Die Evangelische Kirche in Wallernhausen, einem Stadtteil von Nidda im Wetteraukreis in Hessen, ist eine barocke Saalkirche aus dem Jahr 1740. Das Gotteshaus mit dreiseitigem Ostschluss und Haubendachreiter ist aus geschichtlichen und künstlerischen Gründen hessisches Kulturdenkmal.[1]

Geschichte[Bearbeiten | Quelltext bearbeiten]
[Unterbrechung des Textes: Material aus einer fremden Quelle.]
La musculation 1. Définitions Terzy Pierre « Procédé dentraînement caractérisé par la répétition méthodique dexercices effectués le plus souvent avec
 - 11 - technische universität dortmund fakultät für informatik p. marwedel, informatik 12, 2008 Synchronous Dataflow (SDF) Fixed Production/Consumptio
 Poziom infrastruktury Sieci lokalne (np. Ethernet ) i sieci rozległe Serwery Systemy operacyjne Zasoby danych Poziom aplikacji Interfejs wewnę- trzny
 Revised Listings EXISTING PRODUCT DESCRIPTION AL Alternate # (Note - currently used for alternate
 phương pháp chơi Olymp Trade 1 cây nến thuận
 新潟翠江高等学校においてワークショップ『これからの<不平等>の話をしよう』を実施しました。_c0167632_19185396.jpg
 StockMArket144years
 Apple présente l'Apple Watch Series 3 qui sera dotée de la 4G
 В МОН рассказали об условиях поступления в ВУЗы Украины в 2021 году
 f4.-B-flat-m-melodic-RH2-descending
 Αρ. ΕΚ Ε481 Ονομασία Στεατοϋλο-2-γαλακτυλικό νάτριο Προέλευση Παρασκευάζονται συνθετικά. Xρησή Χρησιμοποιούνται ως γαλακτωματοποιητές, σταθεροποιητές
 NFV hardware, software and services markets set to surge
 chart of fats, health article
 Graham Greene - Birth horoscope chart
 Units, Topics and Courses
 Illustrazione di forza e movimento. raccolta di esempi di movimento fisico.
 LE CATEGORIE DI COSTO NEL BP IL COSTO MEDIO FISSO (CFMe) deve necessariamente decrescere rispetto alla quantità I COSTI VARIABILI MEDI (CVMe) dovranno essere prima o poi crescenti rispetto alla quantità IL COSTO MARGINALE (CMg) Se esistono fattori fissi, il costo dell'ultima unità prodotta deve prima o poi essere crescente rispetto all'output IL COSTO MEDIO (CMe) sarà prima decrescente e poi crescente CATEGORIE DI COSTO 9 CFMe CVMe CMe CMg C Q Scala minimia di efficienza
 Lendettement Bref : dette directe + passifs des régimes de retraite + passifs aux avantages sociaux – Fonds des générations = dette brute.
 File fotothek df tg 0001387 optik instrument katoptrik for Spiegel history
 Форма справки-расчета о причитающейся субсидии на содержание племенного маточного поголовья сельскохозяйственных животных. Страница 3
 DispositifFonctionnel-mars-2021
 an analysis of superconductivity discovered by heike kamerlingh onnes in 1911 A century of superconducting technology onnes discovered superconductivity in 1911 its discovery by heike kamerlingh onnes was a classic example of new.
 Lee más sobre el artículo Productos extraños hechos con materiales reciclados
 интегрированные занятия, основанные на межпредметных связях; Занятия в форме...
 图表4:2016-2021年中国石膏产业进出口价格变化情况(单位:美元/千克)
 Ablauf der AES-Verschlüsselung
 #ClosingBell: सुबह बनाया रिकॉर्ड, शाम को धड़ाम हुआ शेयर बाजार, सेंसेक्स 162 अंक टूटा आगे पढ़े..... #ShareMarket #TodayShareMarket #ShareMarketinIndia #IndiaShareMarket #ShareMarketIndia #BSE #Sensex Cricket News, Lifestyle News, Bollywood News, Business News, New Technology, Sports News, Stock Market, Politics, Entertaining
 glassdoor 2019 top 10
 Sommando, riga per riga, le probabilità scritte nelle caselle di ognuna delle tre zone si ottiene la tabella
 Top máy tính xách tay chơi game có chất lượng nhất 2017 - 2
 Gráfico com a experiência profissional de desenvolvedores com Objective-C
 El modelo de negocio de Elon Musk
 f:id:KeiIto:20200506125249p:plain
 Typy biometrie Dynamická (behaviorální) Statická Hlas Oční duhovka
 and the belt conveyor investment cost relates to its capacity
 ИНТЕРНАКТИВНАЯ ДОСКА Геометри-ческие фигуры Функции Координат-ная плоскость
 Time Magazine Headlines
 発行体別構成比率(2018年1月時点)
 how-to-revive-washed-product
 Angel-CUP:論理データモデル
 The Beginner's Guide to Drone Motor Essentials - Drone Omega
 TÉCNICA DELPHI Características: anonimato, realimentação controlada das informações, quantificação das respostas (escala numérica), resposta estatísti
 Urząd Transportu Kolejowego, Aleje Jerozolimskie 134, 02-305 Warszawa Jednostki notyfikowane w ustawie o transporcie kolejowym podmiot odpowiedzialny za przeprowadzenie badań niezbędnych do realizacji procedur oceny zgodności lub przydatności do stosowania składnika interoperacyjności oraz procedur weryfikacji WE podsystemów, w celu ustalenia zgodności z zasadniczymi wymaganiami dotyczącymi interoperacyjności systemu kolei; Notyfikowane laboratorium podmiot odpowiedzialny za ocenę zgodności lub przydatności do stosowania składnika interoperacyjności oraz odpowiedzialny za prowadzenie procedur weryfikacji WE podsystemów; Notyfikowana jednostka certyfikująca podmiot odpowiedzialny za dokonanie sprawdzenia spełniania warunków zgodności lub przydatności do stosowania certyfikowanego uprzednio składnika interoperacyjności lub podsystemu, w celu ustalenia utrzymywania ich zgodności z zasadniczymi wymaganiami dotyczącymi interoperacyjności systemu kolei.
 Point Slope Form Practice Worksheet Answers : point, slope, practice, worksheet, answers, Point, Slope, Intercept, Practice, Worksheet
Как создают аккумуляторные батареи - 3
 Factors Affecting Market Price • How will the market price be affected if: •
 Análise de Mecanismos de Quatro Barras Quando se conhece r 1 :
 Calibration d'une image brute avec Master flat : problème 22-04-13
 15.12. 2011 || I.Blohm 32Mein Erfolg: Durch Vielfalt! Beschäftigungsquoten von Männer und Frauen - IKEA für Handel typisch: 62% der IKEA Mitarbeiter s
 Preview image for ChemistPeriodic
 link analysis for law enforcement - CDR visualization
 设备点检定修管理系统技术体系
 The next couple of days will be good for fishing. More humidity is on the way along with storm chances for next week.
In kirchlicher Hinsicht gehörte die Pfarrkirche im Mittelalter zum Archidiakonat von St. Maria ad Gradus im Erzbistum Mainz. Im Spätmittelalter war Wallernhausen die Mutterkirche der Fauerbacher Kirche.[2] Im Jahr 1359 war Wallernhausen selbstständige Pfarrei. Eine Restaurierung des Altars im Jahr 1968 bestätigte, dass ein Vorgängerbau bereits im 15. Jahrhundert existierte. Im Jahr 1493 wurde das Patronatsrecht der Johanniterkommende in Nidda geschenkt.[3]

Mit Einführung der Reformation wechselte Wallernhausen zum evangelischen Bekenntnis. Erster evangelischer Pfarrer war Bechtold Ringshausen von 1527 bis 1561, der bis 1527 dem Johanniterorden angehörte und anschließend das Johanniterhaus in Nidda verwaltete. Die Kollatur hatten bis 1585 die Johanniter aus Nidda inne, danach Ludwig IV., Landgraf von Hessen-Marburg und nach seinem Tod die Landgrafen von Hessen-Darmstadt. Ab dem 16. Jahrhundert bis 1852 gehörten zur Pfarrei Wallernhausen die Orte Fauerbach, Ober-Lais und Glashütten sowie die Siedlung Streithain. Nach Abpfarrung von Ober-Lais (mit Nebenorten) im Jahr 1856 bilden Wallernhausen und Fauerbach ein Kirchspiel.[4]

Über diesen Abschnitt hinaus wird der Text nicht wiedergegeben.